Work to complete: State how many lines in the records below contain the word "maine". Nothing else is needed.

Provided records:
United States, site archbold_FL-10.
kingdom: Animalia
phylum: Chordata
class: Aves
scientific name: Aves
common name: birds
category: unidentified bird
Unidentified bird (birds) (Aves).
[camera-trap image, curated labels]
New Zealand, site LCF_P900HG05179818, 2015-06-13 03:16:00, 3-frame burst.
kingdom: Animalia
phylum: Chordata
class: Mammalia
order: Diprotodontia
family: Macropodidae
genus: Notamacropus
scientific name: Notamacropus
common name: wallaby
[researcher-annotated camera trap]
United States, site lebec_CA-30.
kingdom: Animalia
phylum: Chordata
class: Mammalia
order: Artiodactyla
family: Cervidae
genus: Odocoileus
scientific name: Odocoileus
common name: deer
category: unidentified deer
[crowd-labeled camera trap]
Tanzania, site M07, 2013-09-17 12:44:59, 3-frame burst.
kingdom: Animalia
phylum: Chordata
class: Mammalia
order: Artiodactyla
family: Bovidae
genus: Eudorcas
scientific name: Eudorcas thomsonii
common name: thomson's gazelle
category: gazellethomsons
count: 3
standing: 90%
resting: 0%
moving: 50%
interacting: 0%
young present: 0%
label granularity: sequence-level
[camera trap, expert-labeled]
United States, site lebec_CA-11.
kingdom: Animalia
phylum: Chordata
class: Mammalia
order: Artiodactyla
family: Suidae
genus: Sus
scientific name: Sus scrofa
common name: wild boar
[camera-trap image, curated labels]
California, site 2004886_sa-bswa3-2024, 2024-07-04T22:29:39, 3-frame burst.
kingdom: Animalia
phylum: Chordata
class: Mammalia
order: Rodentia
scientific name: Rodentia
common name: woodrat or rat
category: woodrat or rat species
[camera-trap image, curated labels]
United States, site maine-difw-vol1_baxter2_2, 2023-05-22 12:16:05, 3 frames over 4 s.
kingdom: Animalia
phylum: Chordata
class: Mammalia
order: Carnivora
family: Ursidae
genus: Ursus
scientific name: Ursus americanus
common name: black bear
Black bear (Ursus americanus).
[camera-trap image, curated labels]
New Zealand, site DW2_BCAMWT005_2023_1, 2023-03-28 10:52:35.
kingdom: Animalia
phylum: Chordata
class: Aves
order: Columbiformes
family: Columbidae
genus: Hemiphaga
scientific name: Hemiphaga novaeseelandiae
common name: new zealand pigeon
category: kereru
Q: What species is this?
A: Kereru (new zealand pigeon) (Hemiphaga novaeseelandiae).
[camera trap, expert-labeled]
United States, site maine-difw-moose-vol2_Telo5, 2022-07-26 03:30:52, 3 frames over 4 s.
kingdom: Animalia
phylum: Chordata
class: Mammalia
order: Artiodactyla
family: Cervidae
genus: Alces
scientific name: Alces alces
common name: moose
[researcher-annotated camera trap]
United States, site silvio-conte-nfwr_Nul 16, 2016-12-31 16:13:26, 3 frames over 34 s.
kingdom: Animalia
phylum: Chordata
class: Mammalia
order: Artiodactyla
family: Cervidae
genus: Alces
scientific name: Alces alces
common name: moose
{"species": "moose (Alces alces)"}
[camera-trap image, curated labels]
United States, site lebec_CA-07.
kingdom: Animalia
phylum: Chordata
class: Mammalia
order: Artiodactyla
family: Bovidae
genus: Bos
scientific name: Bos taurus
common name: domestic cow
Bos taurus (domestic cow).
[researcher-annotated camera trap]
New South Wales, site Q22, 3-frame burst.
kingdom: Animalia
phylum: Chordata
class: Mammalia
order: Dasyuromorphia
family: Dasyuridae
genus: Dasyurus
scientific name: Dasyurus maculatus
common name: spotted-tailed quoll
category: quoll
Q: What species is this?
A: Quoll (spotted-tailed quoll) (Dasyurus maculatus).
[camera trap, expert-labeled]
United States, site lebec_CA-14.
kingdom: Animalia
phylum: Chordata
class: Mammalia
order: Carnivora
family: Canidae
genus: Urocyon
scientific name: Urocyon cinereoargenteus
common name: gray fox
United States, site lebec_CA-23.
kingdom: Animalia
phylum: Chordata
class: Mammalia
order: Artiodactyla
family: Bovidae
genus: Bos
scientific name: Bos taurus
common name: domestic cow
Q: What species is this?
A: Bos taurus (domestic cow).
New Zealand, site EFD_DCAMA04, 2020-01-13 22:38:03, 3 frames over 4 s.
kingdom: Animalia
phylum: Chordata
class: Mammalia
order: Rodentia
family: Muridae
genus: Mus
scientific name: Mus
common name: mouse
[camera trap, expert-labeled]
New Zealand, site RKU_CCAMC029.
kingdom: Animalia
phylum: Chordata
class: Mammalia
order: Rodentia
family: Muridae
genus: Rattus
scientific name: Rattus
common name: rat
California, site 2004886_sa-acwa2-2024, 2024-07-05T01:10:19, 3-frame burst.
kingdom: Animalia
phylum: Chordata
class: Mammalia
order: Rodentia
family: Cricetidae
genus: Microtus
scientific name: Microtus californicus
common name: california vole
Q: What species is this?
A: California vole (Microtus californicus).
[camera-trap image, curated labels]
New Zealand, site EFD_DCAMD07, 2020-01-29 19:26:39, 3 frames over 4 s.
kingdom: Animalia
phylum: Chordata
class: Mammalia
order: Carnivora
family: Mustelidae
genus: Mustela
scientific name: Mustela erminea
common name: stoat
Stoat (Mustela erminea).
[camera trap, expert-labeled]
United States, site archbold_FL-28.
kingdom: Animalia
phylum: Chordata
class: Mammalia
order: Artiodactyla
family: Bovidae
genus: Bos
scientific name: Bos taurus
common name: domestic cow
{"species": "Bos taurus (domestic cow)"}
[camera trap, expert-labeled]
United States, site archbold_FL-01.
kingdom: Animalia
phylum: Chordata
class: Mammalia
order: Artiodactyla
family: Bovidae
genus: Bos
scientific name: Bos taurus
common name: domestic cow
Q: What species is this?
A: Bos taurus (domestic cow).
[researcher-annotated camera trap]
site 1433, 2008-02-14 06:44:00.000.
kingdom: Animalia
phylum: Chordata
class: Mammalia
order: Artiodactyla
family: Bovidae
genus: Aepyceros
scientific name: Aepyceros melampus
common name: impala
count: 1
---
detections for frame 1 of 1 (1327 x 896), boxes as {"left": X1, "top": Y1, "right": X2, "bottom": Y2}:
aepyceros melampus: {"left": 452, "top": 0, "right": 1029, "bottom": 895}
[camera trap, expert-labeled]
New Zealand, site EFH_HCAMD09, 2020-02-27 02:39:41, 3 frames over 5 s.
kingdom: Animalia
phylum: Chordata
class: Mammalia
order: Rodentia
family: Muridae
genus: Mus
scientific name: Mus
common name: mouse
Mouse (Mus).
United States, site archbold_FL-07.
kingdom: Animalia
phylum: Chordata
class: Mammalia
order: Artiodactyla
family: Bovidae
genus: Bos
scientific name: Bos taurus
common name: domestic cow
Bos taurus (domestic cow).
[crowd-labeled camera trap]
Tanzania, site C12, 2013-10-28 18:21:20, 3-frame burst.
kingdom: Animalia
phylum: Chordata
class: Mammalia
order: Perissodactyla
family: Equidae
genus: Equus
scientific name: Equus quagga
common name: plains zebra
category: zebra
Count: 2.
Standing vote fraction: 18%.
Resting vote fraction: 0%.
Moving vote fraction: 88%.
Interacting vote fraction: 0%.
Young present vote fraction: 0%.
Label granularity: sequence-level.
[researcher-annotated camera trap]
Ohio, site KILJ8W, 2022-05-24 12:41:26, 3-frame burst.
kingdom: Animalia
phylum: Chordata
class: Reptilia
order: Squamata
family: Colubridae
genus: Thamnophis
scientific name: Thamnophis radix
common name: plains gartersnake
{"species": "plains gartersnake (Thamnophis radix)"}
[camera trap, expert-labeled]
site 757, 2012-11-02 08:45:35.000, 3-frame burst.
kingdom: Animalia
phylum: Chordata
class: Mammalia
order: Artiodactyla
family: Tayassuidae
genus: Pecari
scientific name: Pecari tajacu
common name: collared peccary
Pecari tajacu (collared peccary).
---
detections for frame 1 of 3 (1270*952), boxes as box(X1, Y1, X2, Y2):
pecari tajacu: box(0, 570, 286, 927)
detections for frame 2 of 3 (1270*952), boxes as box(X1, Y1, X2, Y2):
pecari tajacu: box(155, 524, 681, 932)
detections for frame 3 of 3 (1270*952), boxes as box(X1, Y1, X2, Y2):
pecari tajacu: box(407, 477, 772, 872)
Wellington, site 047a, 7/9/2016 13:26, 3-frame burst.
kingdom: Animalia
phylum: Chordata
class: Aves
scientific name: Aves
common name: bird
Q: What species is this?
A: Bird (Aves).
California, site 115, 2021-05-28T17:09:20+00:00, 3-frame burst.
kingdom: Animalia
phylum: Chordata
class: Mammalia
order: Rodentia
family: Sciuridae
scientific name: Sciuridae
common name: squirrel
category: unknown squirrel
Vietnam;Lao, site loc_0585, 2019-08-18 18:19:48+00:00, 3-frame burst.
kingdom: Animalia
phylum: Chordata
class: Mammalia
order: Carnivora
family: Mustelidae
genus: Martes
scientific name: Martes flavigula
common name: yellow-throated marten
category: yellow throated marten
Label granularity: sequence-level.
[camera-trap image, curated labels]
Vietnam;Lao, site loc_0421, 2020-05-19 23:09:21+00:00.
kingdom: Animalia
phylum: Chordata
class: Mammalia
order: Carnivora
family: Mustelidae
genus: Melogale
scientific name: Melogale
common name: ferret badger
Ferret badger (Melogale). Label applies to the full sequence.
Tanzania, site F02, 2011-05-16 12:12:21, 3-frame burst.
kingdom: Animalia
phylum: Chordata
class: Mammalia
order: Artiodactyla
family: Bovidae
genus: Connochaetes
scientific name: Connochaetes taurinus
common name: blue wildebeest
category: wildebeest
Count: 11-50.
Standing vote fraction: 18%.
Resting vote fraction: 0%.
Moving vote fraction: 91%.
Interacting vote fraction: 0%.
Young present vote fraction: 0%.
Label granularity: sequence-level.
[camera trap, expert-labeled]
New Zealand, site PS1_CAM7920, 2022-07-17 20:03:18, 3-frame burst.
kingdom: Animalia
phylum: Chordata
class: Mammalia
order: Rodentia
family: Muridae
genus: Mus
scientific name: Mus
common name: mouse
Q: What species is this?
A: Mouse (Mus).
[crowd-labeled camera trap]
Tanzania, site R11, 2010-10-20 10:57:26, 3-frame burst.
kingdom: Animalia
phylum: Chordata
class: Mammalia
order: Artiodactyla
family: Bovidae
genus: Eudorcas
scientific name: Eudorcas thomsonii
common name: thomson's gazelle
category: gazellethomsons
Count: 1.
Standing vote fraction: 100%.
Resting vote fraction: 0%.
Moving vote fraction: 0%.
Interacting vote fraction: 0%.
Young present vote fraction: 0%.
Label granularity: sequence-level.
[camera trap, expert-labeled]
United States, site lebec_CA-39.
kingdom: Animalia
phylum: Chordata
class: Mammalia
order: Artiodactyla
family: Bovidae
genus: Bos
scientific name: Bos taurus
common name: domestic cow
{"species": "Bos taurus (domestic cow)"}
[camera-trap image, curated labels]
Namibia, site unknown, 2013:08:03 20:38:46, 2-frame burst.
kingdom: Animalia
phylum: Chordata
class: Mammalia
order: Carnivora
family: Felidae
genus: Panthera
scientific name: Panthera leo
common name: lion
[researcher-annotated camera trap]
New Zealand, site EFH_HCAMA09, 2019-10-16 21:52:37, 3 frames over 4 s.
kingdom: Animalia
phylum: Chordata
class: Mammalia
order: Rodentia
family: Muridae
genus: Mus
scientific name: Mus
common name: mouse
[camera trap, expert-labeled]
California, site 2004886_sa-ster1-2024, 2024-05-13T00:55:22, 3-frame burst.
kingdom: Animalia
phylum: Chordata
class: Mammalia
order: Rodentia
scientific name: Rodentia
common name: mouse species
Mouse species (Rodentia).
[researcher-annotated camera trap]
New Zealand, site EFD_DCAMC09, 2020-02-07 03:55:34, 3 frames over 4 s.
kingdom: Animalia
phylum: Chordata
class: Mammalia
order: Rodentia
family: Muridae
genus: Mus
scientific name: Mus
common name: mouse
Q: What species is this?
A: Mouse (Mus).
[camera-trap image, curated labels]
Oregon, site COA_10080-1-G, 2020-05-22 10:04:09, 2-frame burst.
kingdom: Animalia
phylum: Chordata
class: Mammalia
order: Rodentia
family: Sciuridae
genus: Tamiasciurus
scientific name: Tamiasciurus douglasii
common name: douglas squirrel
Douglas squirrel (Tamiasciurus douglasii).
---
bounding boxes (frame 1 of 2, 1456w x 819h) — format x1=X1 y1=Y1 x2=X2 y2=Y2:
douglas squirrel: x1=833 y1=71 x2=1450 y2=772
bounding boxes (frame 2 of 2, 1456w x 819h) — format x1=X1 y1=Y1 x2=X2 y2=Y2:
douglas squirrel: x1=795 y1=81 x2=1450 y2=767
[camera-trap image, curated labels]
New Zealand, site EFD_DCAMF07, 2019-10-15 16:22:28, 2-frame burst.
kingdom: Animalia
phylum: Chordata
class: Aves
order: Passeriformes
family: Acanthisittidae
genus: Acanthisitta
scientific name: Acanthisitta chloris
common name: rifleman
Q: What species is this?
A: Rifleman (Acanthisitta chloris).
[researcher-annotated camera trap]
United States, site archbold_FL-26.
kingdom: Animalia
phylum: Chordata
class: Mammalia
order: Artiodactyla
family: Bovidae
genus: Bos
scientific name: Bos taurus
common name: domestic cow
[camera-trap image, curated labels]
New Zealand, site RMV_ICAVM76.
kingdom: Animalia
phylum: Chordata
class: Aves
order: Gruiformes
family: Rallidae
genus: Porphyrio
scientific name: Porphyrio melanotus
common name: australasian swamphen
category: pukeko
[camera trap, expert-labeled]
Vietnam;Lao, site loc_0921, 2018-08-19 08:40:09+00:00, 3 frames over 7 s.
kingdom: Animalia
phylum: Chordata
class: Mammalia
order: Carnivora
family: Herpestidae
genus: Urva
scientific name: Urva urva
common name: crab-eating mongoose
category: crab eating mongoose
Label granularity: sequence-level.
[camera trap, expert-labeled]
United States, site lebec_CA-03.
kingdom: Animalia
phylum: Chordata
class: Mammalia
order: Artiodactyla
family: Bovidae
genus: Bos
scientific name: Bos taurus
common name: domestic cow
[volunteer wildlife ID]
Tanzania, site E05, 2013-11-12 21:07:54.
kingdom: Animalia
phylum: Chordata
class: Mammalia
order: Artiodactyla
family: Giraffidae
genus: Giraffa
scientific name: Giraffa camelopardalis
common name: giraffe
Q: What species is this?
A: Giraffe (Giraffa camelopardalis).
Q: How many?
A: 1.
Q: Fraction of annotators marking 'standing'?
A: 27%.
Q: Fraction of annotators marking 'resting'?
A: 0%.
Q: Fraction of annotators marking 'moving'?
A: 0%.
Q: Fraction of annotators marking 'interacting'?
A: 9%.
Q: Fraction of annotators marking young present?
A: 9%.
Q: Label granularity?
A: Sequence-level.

Solution for this task: 2